From Thursday to Sunday we traveled and played Ha Noi style. The first stop on any city tour, Ngoc Son Pagoda on a little island in the Lake of the Restored Sword, Hoan Kiem, in downtown Hanoi. This lake has these giant tortoises that live several hundred years and only occassionally show up on the surface. Its the site for a King Arthur type story where a VN leader against the Chinese in 1427 received a magical sword from the lake and then returned it after winning the country's independence. The students were so happy upon learning this they jumped up and down and got a little crazy.


Most people think that study abroad is something that 20-yr-olds with a little disposable summer income do, but this year's experience with two older students, Albert and Tony, has proven to me that its really ideal to have more mature students on the program as well. Both of these guys have been great assets for their ability to organize outings, to hold up in foreign settings, and to engage with their Vietnamese partners in the internships. Also, I think the older one is, the more one appreciates that chance to be able to spend five weeks off of work learning and traveling.


No trip to Hanoi is complete without a visit to Ba Dinh Square and the Vietnamese version of the Washington Mall and Washington Monument, the oh-so-retro Ho Chi Minh Mausoleum and associated sites around it. Here Chau Mai demonstrates his athletic prowess hurdling over the "do not enter" sign. On our morning visit, the mausoleum was closed, so we didn't get to go inside the frigid aircon and view "Uncle" Ho lying in eternal repose.

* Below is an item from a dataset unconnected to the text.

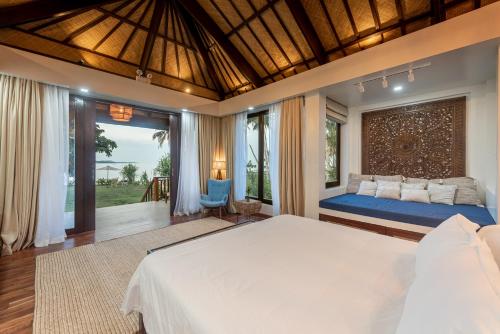 卢纳将军城VILLA JUAN - A Beach Front Villa in General Luna Siargao的一间卧室设有一张大床和一个大窗户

However, we did visit the also air-conned HCM Museum nearby; just seeing what Hanoi is first-hand, and seeing a little more tangible evidence about "the north" and this enigmatic historical figure was a great experience.






How happy is our group? Just look at them!













Scuppy and Hong Anh joined us for this excursion to the national mall, here posing in front of a bamboo grove.










Here is Xuan Anh crawling onto the turtles that carry on their backs the names of those people who passed the national exams and received their PhD's. The steles date back to the 1400's and are one of the oldest archaeological remains in good standing in Hanoi. The site here is part of a larger courtyard and campus for Vietnam's first national university which dates to the 11th century in the same spot.











For the grandparents, another cute kid pic. Here seated in front of the entrance to a Temple for Confucius.